_Task to complete:_
List each line of the data that holds the string "peak".

Collected data:
----
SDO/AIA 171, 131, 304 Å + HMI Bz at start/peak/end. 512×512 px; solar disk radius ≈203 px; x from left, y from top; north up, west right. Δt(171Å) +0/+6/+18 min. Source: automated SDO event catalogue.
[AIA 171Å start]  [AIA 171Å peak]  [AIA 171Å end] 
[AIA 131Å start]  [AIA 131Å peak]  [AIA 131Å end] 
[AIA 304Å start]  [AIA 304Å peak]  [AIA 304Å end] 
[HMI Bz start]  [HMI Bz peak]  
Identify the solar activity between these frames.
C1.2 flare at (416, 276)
----
_Completed task:_
SDO/AIA 171, 131, 304 Å + HMI Bz at start/peak/end. 512×512 px; solar disk radius ≈203 px; x from left, y from top; north up, west right. Δt(171Å) +0/+6/+18 min. Source: automated SDO event catalogue.
[AIA 171Å start]  [AIA 171Å peak]  [AIA 171Å end] 
[AIA 131Å start]  [AIA 131Å peak]  [AIA 131Å end] 
[AIA 304Å start]  [AIA 304Å peak]  [AIA 304Å end] 
[HMI Bz start]  [HMI Bz peak]  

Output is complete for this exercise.